Article / Review by on December 16, 2011 – 8:44 pmNo Comments

Viet Nam: UN-backed study shows well-being disparities for children, women

A H'mong woman and her baby in Sin Chai hill tribe village

Disparities in the well-being of children and women persist in Viet Nam, according to the findings of a United Nations-backed survey released today, which also shows that the differences vary across regions by gender, area of residence, wealth, and ethnicity.

On immunization, the finding of the multiple indicator cluster survey – carried out by Viet Nam’s General Statistics Office in partnership with government ministries, the UN Children’s Fund (UNICEF) and the UN Population Fund (UNFPA) – shows just two in five children between the ages of 12 and 23 months are fully immunized.

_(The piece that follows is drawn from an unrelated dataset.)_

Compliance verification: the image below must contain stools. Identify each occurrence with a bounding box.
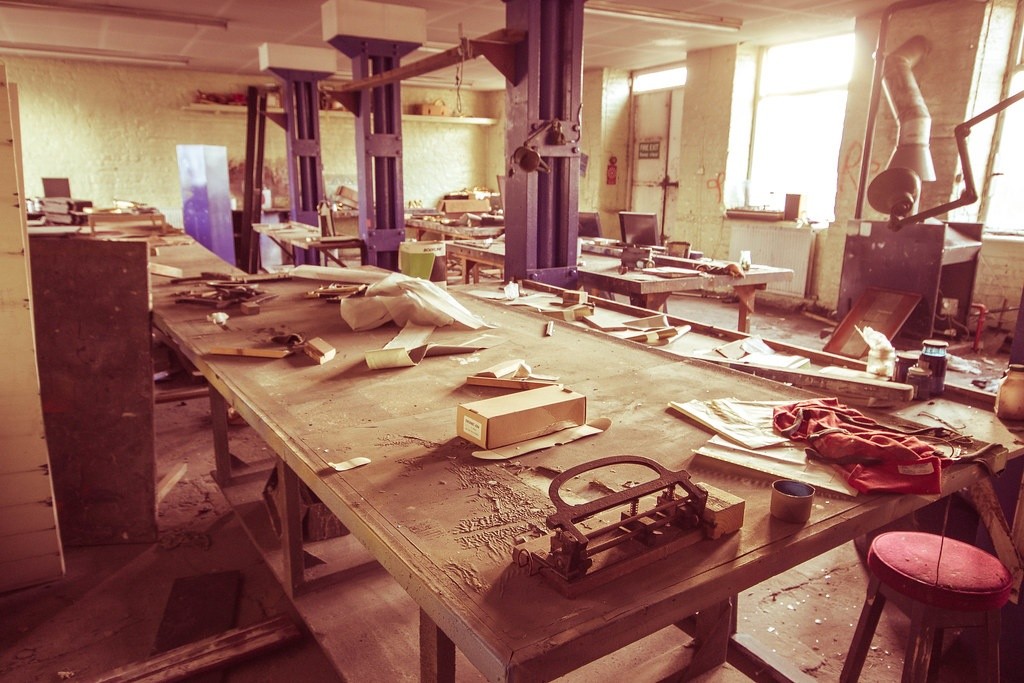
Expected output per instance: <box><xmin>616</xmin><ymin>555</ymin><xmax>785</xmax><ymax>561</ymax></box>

There is also a considerable gap between rural and urban areas, with one in two urban children fully immunised, compared to only one in three in rural areas.

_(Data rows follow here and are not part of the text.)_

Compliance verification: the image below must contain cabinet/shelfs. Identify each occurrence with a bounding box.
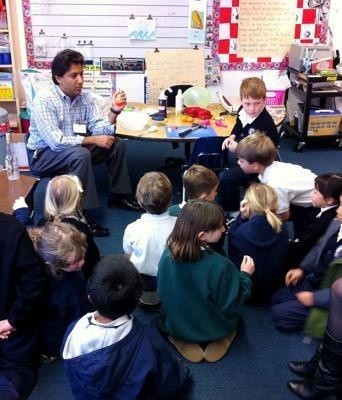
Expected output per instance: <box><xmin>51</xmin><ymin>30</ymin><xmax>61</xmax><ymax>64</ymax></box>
<box><xmin>0</xmin><ymin>0</ymin><xmax>30</xmax><ymax>130</ymax></box>
<box><xmin>282</xmin><ymin>63</ymin><xmax>342</xmax><ymax>152</ymax></box>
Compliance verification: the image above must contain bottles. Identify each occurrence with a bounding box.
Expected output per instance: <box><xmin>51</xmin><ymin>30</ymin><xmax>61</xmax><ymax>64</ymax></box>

On water and sanitation, the study shows that seven in 10 Vietnamese have access to drinking water and improved sanitation facilities. However, a person living in an ethnic Kinh or Hoa household is more than twice as likely to have access to those amenities as a person living in an ethnic minority household.

While the report shows that nearly one in every four children under the age of five in Viet Nam is stunted – shorter than he or she should be for his or her age – it found that the stunting rate among ethnic minority children is twice as high compared to their Kinh or Hoa peers.

Similar results were seen in the area of women’s reproductive health. Most women aged between 15 and 49 who gave birth in the two years preceding the survey received antenatal care at least once by skilled personnel, and two thirds had the recommended four antenatal care visits.

Nine out of 10 deliveries took place in health facilities, but significant disparities emerge by ethnicity. Virtually all women in Kinh or Hoa households delivered in a health facility compared to three out of five women from ethnic minority households.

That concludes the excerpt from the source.